Church teaching on contraception also is “shaped by a knowledge that those who become parents generally become much better people; they need to develop quite a set of virtues in order to be good parents. Those virtues also help them be good spouses, good co-workers, good citizens,” said Smith, who speaks nationally and internationally on Catholic teaching on sexuality and on bioethics. She has published numerous articles on sexuality and bioethics.

“Those who use natural family planning to plan their family size develop the virtues needed to be good parents; they develop sexual self-control and patience and generosity — and they almost never divorce,” according to Smith.

The USCCB materials for Natural Family Planning Awareness Week include stories from couples, like Jennifer and John Campbell, about the role of natural family planning plays in their marriage.

“For a newly engaged couple, learning natural family planning is informative, interesting, at times a little embarrassing, but always enlightening. Living NFP, on the other hand, is a different story,” the Campbells wrote. “It is a story about connections, very unique and fulfilling. It involves the use of information learned which we then apply to the reality of everyday married life.”

“At the beginning of our married life, we used NFP to avoid pregnancy, as the time was not right for it,” they said. “Currently, we are using NFP to achieve pregnancy. We were delighted to find that the two focuses of NFP have made our young marriage both more focused and more intimate.”

They added: “Unlike artificial contraception, which usually places full burden of family planning on the woman, NFP promotes shared responsibility of the fertility of both the husband and wife. It lends a spirit of togetherness to a marriage.”
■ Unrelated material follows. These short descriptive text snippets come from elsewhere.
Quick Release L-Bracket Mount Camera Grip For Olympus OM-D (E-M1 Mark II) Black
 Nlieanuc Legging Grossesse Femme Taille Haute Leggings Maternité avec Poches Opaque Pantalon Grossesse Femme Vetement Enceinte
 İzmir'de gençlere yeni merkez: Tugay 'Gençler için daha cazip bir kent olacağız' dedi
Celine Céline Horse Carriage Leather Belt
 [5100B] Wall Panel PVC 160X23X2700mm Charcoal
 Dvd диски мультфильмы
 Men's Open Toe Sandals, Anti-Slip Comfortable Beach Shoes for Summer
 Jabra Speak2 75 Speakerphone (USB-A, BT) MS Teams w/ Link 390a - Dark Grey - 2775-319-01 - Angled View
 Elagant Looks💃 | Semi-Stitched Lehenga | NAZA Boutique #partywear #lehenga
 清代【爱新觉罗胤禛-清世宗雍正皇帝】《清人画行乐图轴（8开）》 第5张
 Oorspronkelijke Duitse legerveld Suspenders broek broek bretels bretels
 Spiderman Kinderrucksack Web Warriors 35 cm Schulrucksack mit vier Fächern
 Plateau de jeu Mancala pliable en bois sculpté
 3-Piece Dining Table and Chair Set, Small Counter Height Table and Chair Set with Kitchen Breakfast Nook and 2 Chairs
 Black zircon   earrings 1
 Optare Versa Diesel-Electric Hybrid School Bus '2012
They acknowledged that natural family planning “can be a challenge and a sacrifice at times.”

“We’re not saying it’s always easy, but that is part of true love, a bit of sacrifice for the beloved,” the Campbells said. “We find a noble joy in sacrificing ourselves for each other, even in so private a way as withholding intimacy until the time is right; self-sacrifice is an important root element of love, and it builds respect for each other and ourselves.”